• Colunistas

    Saturday, 18-May-2024 08:42:10 -03
    Sérgio Malbergier

    O enclave

    30/10/2014 02h00

    Convoque seu Buda para os próximos quatro anos. A presidente reeleita não fica bem no figurino de conciliadora. Estava muito mais à vontade no ataque. E ainda teve o ministro da Fazenda, Guido Mantega, dizendo que a eleição mostrou a aprovação do povo à política econômica. Isso sim é contabilidade criativa.

    Depois dessa overdose eletrizante de política, dá até preguiça pensar no assunto. A ansiedade que o Acre causou ao país deu vontade de devolver o Estado à Bolívia. Mas depois o atraso mostrou-se prudente. Imagine se a apuração tivesse começado às 17h, quando as urnas fecharam por aqui, e até 19h30 ainda mostrassem o PSDB à frente. Ia ser uma loucura.

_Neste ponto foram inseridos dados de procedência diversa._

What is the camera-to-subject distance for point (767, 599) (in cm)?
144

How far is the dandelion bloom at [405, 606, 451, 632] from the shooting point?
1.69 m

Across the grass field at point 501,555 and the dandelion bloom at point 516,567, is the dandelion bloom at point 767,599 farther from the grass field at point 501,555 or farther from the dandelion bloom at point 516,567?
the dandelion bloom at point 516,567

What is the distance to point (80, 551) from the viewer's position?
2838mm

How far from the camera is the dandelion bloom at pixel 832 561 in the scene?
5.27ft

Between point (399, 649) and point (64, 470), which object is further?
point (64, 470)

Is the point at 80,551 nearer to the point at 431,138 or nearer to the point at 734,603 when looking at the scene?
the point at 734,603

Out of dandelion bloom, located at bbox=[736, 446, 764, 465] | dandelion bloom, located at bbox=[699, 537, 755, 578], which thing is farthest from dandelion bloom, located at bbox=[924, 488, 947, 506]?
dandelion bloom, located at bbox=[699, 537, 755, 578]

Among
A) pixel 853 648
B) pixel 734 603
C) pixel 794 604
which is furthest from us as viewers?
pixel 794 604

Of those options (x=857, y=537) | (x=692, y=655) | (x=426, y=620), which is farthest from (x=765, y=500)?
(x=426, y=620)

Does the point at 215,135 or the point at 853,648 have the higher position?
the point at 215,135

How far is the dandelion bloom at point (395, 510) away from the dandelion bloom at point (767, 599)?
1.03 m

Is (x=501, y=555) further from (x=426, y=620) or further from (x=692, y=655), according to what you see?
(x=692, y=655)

    Quando o resultado finalmente apareceu na tela da TV, depois de intermináveis três horas, Dilma já estava à frente e com a peleja praticamente decidida. Muita gente que não está nem aí para a política chorou, outros saíram à janela a gritar o tradicional "Fora PT". E, na segunda-feira, todos foram trabalhar.

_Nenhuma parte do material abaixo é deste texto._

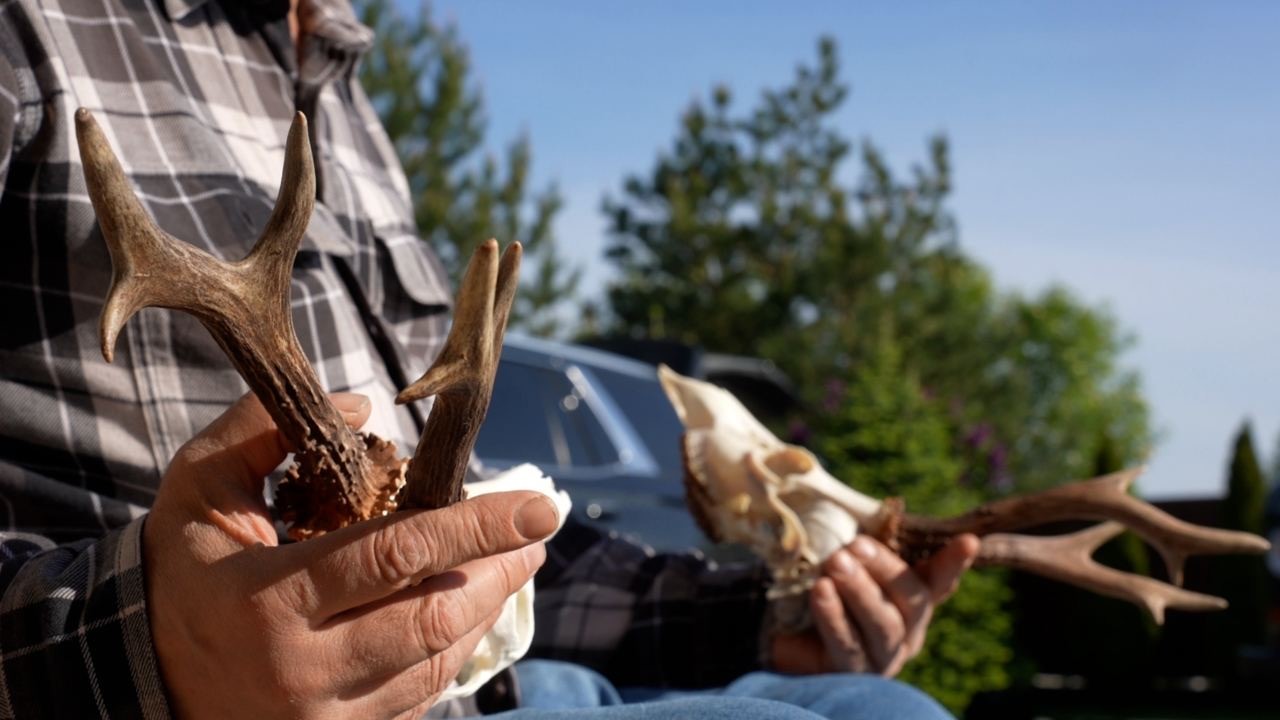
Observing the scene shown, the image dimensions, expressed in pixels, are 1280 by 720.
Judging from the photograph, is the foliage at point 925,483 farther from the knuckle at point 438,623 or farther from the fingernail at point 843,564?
the knuckle at point 438,623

    Nem os vencedores andam animados, ao menos aqui no enclave. Parece haver mais corintianos que eleitores da presidente em São Paulo. Quando eles ganham qualquer campeonato, muito menos disputados que a última eleição, saem em número muito maior às ruas e ficam a semanas desfilando com camisas alvinegras. Já os petistas celebraram de forma bem menos efusiva. Não se vê vermelho além da língua que sai do Auditório do Ibirapuera, das faixas de ciclovias e das colunas do Masp.

    Junto com o Congresso mais conservador, que ainda nem assumiu e já, remota e espetacularmente, impõe derrotas ao governo, São Paulo será o contraponto ao poder do PT e satélites, seu muro de contenção. Aqui se concentra o poder intelectual e econômico e a imprensa independente capazes de moderar o governo que a cada dia, e foram poucos dias, fica mais distante do discurso paz e amor da noite de domingo.

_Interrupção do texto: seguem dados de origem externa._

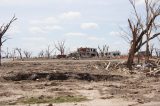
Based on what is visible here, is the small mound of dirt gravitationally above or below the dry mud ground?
above

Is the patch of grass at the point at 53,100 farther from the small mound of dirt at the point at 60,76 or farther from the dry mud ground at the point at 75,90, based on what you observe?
the small mound of dirt at the point at 60,76

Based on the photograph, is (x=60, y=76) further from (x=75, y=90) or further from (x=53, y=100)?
(x=53, y=100)

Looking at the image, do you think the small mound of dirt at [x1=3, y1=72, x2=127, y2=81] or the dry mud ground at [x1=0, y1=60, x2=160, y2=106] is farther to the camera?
the small mound of dirt at [x1=3, y1=72, x2=127, y2=81]

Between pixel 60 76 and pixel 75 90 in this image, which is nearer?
pixel 75 90

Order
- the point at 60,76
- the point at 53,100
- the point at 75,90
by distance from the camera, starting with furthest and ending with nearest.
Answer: the point at 60,76, the point at 75,90, the point at 53,100

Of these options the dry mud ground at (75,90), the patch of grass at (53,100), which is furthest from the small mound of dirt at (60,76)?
the patch of grass at (53,100)

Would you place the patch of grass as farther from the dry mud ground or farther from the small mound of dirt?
the small mound of dirt

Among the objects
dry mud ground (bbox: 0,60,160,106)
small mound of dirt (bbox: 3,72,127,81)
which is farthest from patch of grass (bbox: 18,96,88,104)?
small mound of dirt (bbox: 3,72,127,81)

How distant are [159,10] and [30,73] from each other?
52.3 ft

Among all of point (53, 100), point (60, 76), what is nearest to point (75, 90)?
point (53, 100)

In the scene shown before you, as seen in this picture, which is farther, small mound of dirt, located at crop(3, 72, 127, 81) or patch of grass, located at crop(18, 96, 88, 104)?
small mound of dirt, located at crop(3, 72, 127, 81)

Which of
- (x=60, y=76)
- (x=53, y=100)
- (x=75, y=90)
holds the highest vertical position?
(x=60, y=76)

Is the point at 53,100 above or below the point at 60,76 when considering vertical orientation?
below

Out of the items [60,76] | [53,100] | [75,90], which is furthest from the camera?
[60,76]
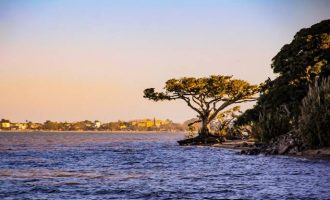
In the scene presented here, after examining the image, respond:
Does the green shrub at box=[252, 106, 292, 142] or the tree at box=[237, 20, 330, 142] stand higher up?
the tree at box=[237, 20, 330, 142]

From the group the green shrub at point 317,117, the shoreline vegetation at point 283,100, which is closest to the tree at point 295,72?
the shoreline vegetation at point 283,100

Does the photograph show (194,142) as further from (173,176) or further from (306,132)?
(173,176)

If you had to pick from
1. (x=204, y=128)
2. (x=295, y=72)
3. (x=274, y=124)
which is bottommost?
(x=274, y=124)

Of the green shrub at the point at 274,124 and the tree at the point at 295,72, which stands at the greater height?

    O PT está no seu momento mais fraco desde que chegou à Presidência, mas na eleição mostrou que ainda tem muita e mais força. Eleger uma candidata sem carisma como Dilma, no meio de estagnação econômica e escândalos de corrupção, é uma façanha inédita na história da democracia. Um milagre que dá para explicar.

    Primeiro presidente pobre, Lula colocou os pobres no centro das políticas do governo e foi para o abraço. Sua maior sacada foi fazer um governo de direita na economia, que estimulou os empresários e os investidores. O desenvolvimento econômico conquistado pelas empresas privadas, quem de fato gera empregos e distribui renda, criou riqueza suficiente para distribuir aos necessitados e outros gastos. Lula cooptou o capitalismo brasileiro (ou melhor, foi cooptado por ele) e conseguiu colocar na conta do PT esse salto transformacional que garantiu café da manhã, almoço, jantar, emprego e o sonho da casa própria a todos. Não é pouca coisa.

    Agora Dilma vai para merecido descanso em praia na Bahia. Seu genial marqueteiro vai para Paris. Aécio vai para Europa. Os humoristas vão contar piadas. E nós ficamos aqui, com o país que criamos e o governo que elegemos.

    A eleição pode ter sido muita coisa, mas ela foi legítima. A vitória de Dilma foi incontestável. A demonstração de força da outra metade de brasileiros que não votou nela, também. Para Dilma ter melhor desempenho no segundo mandato, precisa entender isso. Se não vamos ter muito estresse desnecessário.

    sérgio malbergier

    Escreveu até abril de 2016

    É consultor de comunicação. Foi editor de "Dinheiro" e "Mundo".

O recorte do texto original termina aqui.